Frequently Asked Questions About AI in Sustainable Manufacturing
What Role Does AI Play in Reducing Errors and Waste in Supply Chain Management?
AI reduces errors and waste in supply chain management by improving demand forecasting, automating inventory control, and detecting inefficiencies. This leads to smarter decisions, less overproduction, and lower resource waste.
How Does AI Support Sustainable Manufacturing Practices?
AI supports sustainable manufacturing by optimising energy use, reducing waste, predicting equipment failures, and improving process efficiency. It helps manufacturers align operations with sustainability and ESG goals.
What Are Examples of AI Applications in Reducing Industrial Waste?

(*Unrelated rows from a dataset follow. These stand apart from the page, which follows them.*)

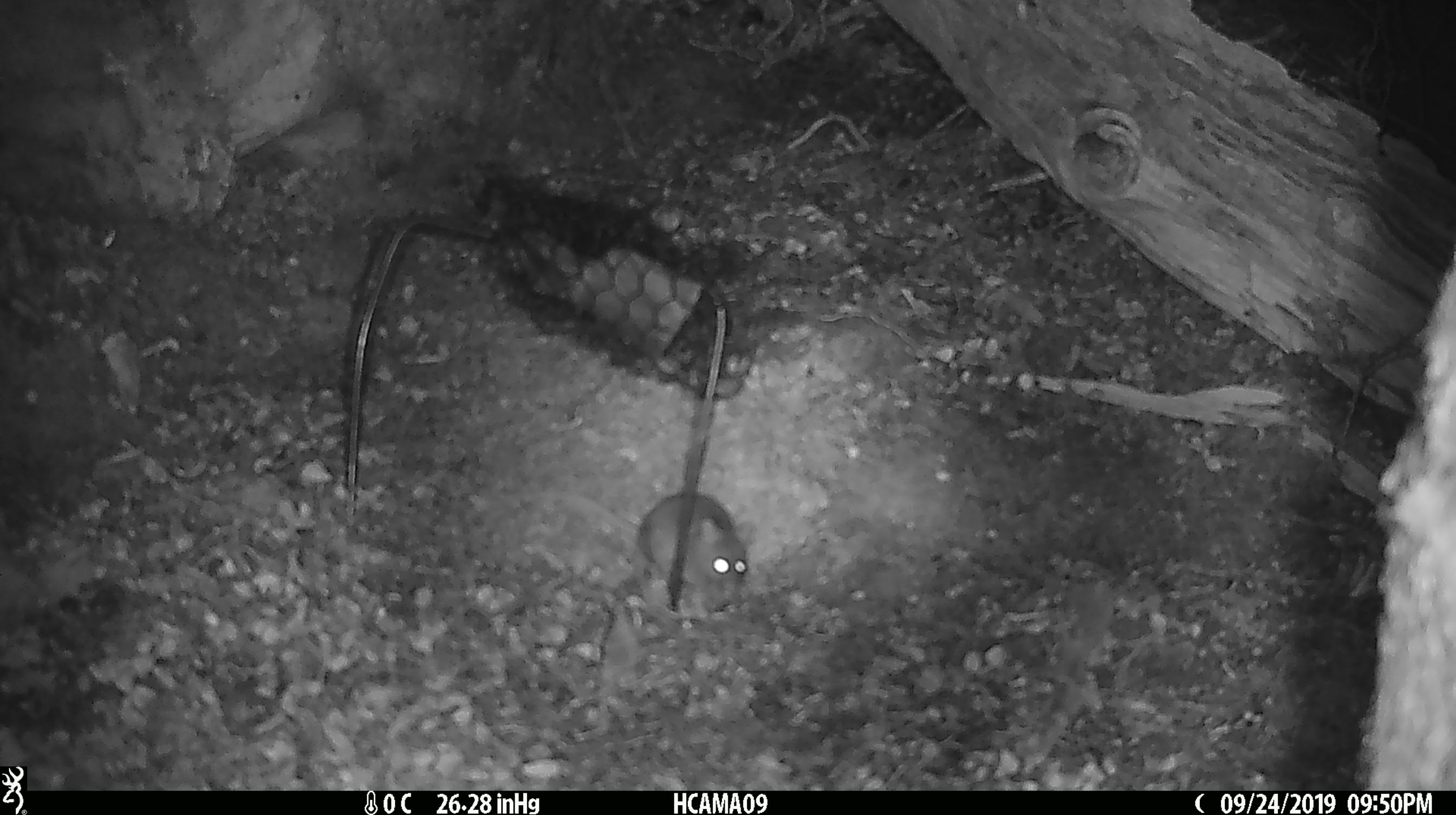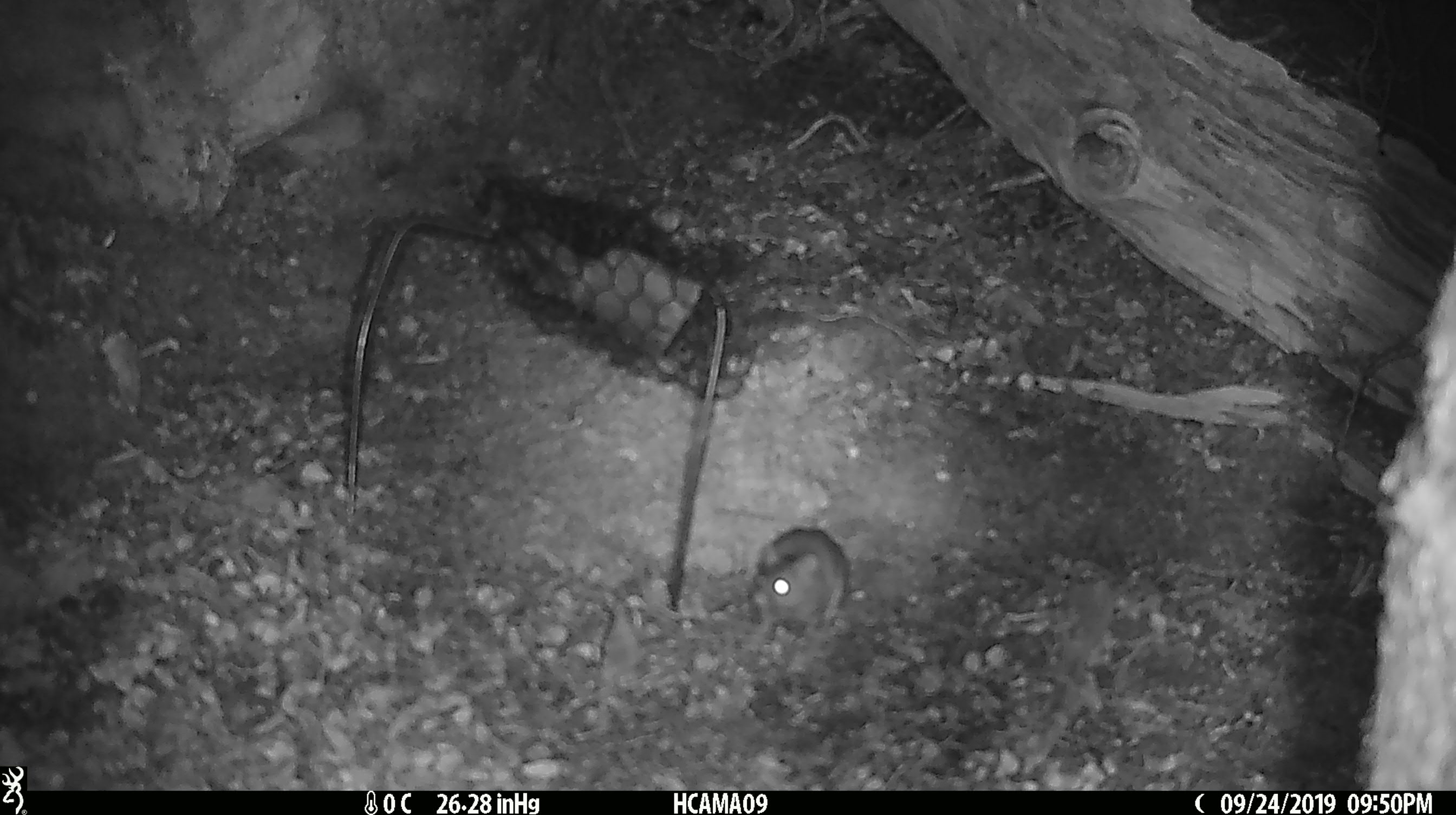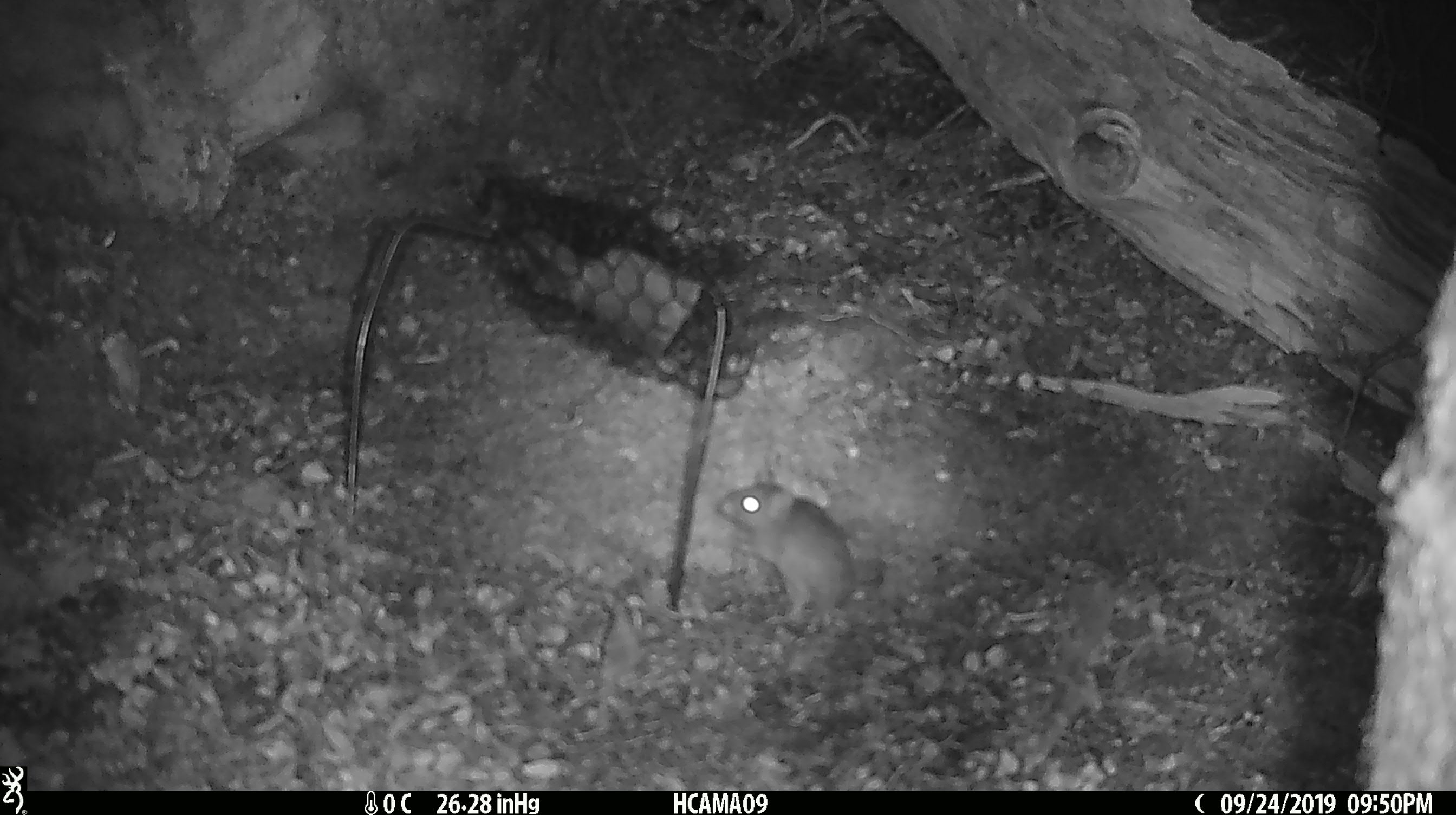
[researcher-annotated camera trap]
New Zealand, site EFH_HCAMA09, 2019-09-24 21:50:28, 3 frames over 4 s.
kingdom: Animalia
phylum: Chordata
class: Mammalia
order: Rodentia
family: Muridae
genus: Mus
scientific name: Mus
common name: mouse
Mouse (Mus).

Examples include AI-powered quality control to reduce defective products, predictive maintenance to avoid equipment breakdowns, and smart production planning to minimise raw material waste.
Can AI Help Manufacturers Lower Their Carbon Footprint?
Yes, AI can help manufacturers lower their carbon footprint by optimising energy consumption, reducing material waste, and enabling data-driven decisions that support low-emission production.
How Does AI Improve Energy Efficiency in Factories?
AI improves energy efficiency by analysing equipment performance, predicting peak energy usage, and automatically adjusting systems to reduce unnecessary power consumption in real time.
What is the Impact of Predictive Analytics on Sustainable Manufacturing?
Predictive analytics helps sustainable manufacturing by forecasting maintenance needs, reducing downtime, and minimising resource waste. It allows manufacturers to run more efficiently and sustainably.
How Does AI Enable Real-time Decision-making in Manufacturing?
AI enables real-time decision-making by processing live data from machines and sensors to detect problems, adjust processes, and optimise performance instantly, supporting agile and efficient operations.
Why is AI Important for Circular Economy Initiatives in Manufacturing?
AI is important for circular economy initiatives because it helps track resource usage, predict material reuse opportunities, and design waste-minimising production cycles, enabling closed-loop manufacturing systems.
What Challenges Do Companies Face When Implementing AI for Sustainability?
Challenges include high implementation costs, data integration issues, lack of skilled talent, and resistance to change. Companies must align AI with clear sustainability goals to maximise impact.
Why is AI Important in Sustainable Manufacturing?
AI is important in sustainable manufacturing because it enables smarter resource management, waste reduction, energy savings, and process optimisation—all critical for achieving long-term environmental and operational goals.